- Born: P. L. Sivanappan 5 July 1938 Erode Tamilnadu, India
- Died: 25 September 2017 (aged 79) Vellore, Tamil Nadu, India
- Occupations: Film actor, Television actor, and stage actor
- Years active: 1958–2017

= Peeli Sivam =

Indian actor

P.L. Sivanappan known by his stage name credited as Peeli Sivam (5 July 1938 – 25 September 2017) was an Indian actor who featured around 400 Tamil-language films and plays from 1958 to 2017. He has featured in several films such as Muhammad bin Tughluq (1971) Malligai Poo (1973), Doorathu Idi Muzhakkam (1980), Poi Saatchi (1982),Mundhanai Mudichu (1983), Imaigal (1983), Azhagan (1991), Ejamaan (1993), Vetri Vinayagar (1996) and many more. He has also acted in television shows. In 1995, he was conferred the Kalaimamani award from the state of Tamil Nadu for his contributions in the field of drama.

== Early life ==
Born in a small hamlet, Pudupeerkadavu, near Bannari – Erode District, Tamil Nadu, Sivanappan had a passion for acting in his childhood days which later grew to the extent when he was brought to the limelight of stage plays by none other than Puratchi Thalaivar M.G.Ramachandran to pursue his career in stage plays and later on carried on to silver screen and small screen. He has co-starred in films with likes of film legends MGR and Sivaji Ganesan. Peeli Sivam belongs to the generation of actors who hailed from the Tamil theater. He has acted in many stage plays.

———

> ACTIVITY LIST:
a. List every film named in the Peeli Sivam biography that was released in the 1980s, with its year.
b. Extend the Peeli Sivam biography with a few sentences that pick up after its final sentence.

———

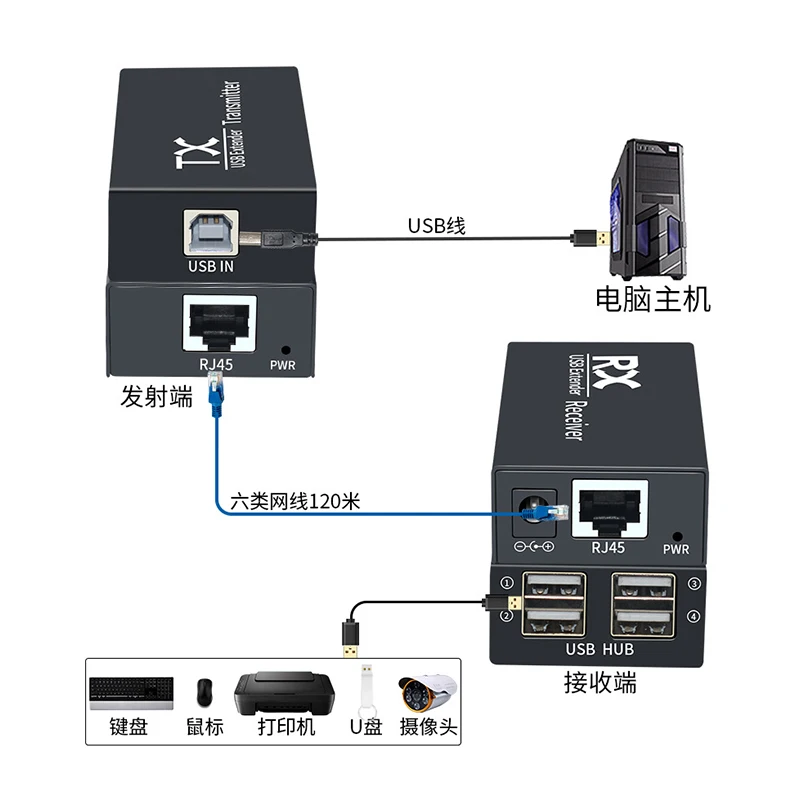 TX
USB Extender Transmitter
USB IN
USB线
电脑主机
RJ45
PWR
发射端
RX
USB Extender Receiver
六类网线120米
RJ45
PWR
①
②
③
④
USB HUB
接收端
键盘
鼠标
打印机
U盘
摄像头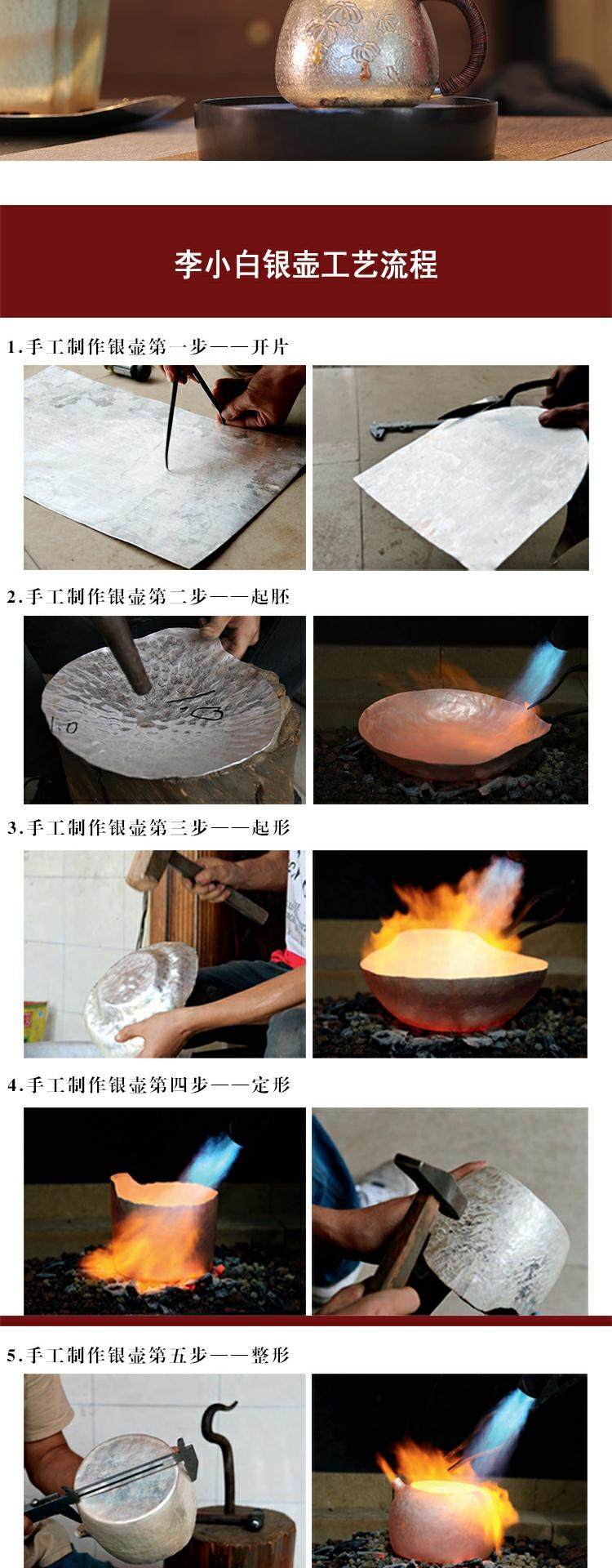 李小白银壶工艺流程

1.手工制作银壶第一步——开片

2.手工制作银壶第二步——起胚

1.0

1.0

3.手工制作银壶第三步——起形

4.手工制作银壶第四步——定形

5.手工制作银壶第五步——整形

———

> EXERCISE RESPONSES:
a.
Doorathu Idi Muzhakkam (1980)
Poi Saatchi (1982)
Mundhanai Mudichu (1983)
Imaigal (1983)

b.
== Career ==
He had pursued acting as his profession and was into stage plays with his affiliation to stage troupes like National Theatres (R.S.Manohar), Seva Stage (S.V.Sahasaranamam), Manoramma troupe (Manoramma), Stage Friends (Komal Swaminathan) until mid 1970s. Later he switched his professional career to Silver screen and Small Screen and actively continued his profession until 2012.

=== Films ===
He has appeared in over 200 films as a supporting actor, villain character roles. He has played lead role in Thoorathhu Idi Muzhakkam alongside Vijayakanth and performed key roles in Cho's Tughlaq and K.Bhagyaraj's Poi Saatchi, Mundhanai Mudichu. He had been acting on numerous Tamil serials and sops. He has also acted in many films with Captain Vijayakanth like Captain Prabakaran, Nenjile Thunivirunthaal, Periya Marudhu, including the latter's debut directorial venture Virudhagiri.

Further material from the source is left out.